### EXERCISE TEXT
··········
Bulk geomechanical properties of depleted coals

July 2020August 2021
The onset of breakout around a horizontal well .

Bulk geomechanical properties of depleted coals

This project aims to develop techniques to investigate the impact of geomechanical depletion on coal seam gas (CSG) reservoirs.

As coal seam gas is extracted from the subsurface, the stress path and bulk geomechanical properties of the coals and the surrounding formation change. Understanding how these changes occur in a depleting coal seam gas reservoir is important for engineering design relating to drilling and completion of wells and wellbore stability. Stimulation design (primary and secondary fracturing design), prediction of compaction and subsidence, and reservoir management would also benefit from the increased knowledge.
··········
Please list each area that the text on depleted coals says would also benefit from the increased knowledge.

### THE DATA
··········
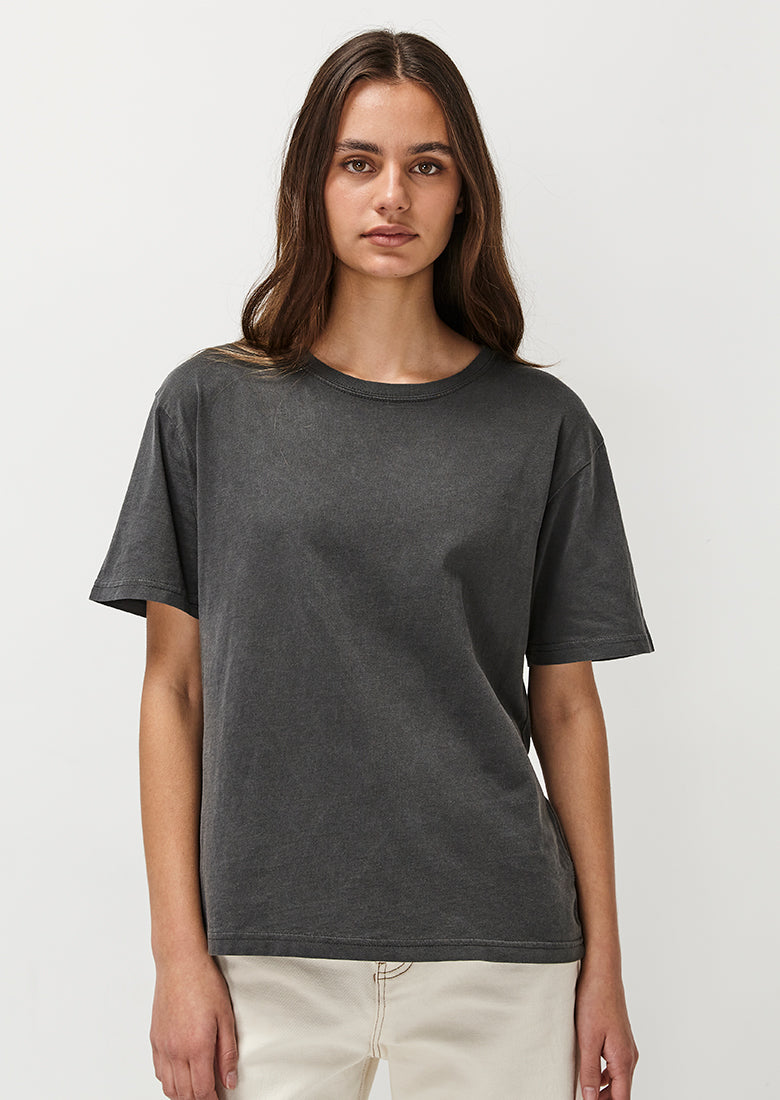 Basic Billie Tee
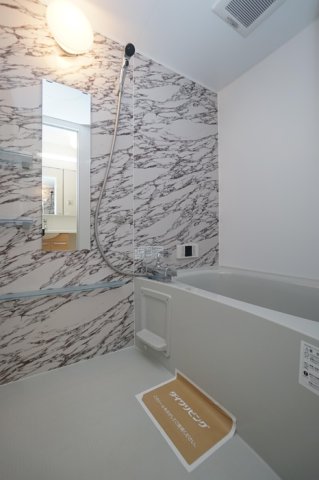 バス・シャワールーム　浴室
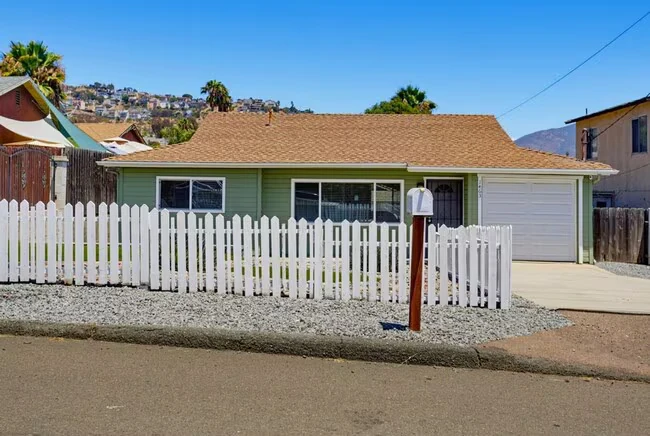 1463 Sweetwater Ln Spring Valley, CA 91977 photo 4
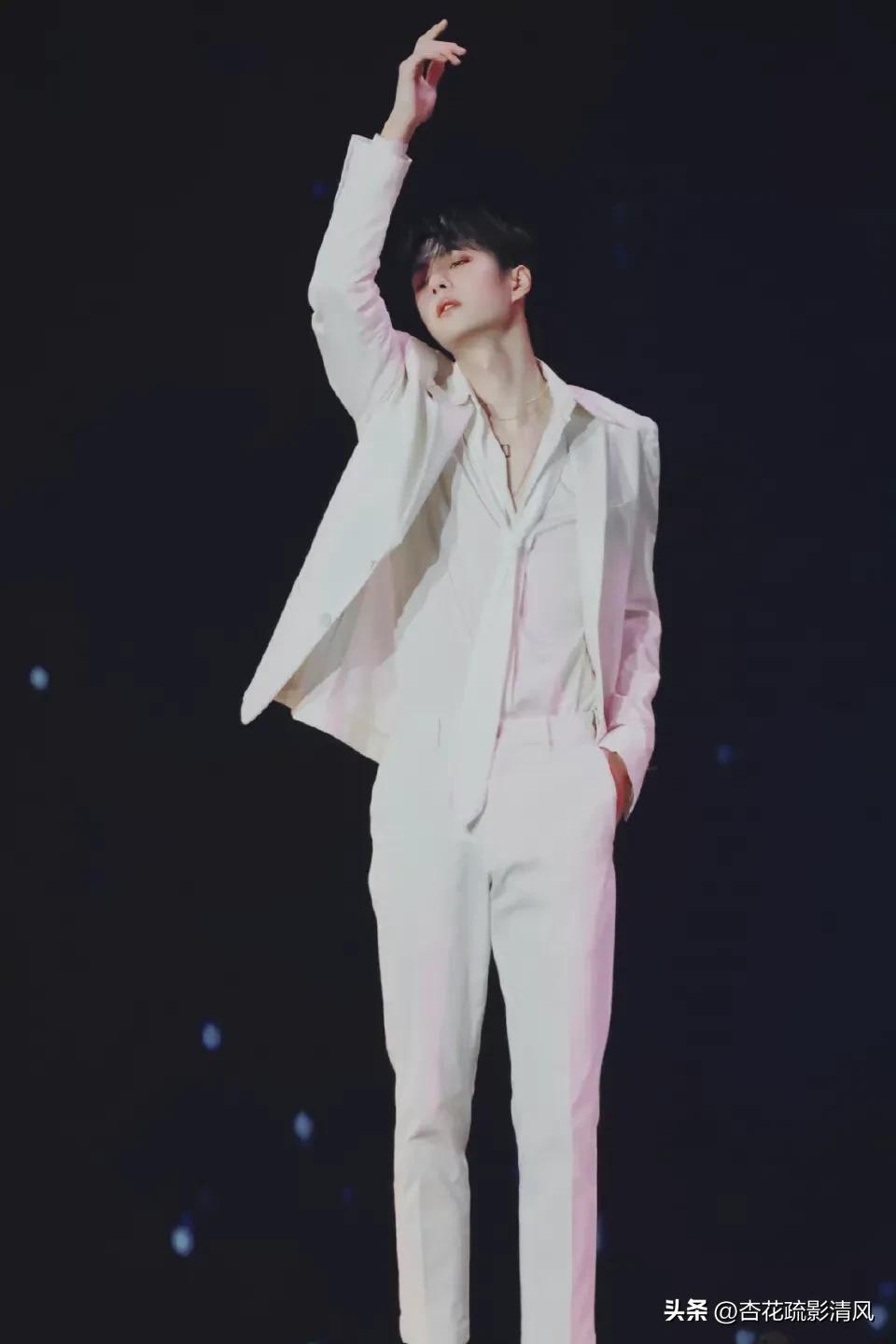 王一博很轻松的舞蹈,王一博所有的舞蹈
··········
### ANSWER TO THIS PROBLEM
- Stimulation design (primary and secondary fracturing design)
- Prediction of compaction and subsidence
- Reservoir management